Board Chair Carla Horne asked if the library has considered cutting off from the town and becoming an autonomous entity.

"If the library wants to do it, maybe we should have that discussion rather than make a memorandum of understanding," Horne said.

Nolan said the purpose of this process was to delineate what is being done and was not intended to create animosity between the boards, a point with which selectmen agreed.

Nolan said that is a matter that would have to be discussed, though could be extremely costly. An informal poll done on a library LISTSERV showed a near 50/50 split where some libraries had complete autonomy while others, especially smaller libraries, have arrangements with their respective towns.

Library Trustee Paul Eldridge said while town officials run a municipal corporation, library officials run a vocational institution: two different types of entities that cannot be run the same way.

Jim Hughes said an MOU was developed between the town and the library around the time Peter Russell was town manager in the 1990's. Hughes recommended that the town look at the discussions between the library and the town from that time.

Brothers said he would be interested in seeing the library's personnel policy.

Selectman Hillary Seeger asked if the library might work out something mutually agreeable with Warren and Public Works. Warren said he, Apostolos, and Mike Faller and Paul Ristaino of Public Works could meet and discuss options and responsibilities. Apostolos said she was okay with that idea.

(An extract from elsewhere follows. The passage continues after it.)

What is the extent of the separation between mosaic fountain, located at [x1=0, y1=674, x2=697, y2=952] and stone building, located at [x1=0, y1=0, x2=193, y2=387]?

Nolan said the trustees can draft a personnel policy and look at the town's policy to find common ground.

Horne said each respective board can work out all these matters and then a meeting can be scheduled.

Nolan asked if Apostolos could attend town staff meetings. Warren said he would respectfully deny that request as the library is a separate entity and there would be a conflict. However he would be willing to meet with Apostolos on an as-needed basis. Horne suggested these meetings take place on a regular basis so Apostolos and Warren can keep better communication. Warren said he was fine with doing that.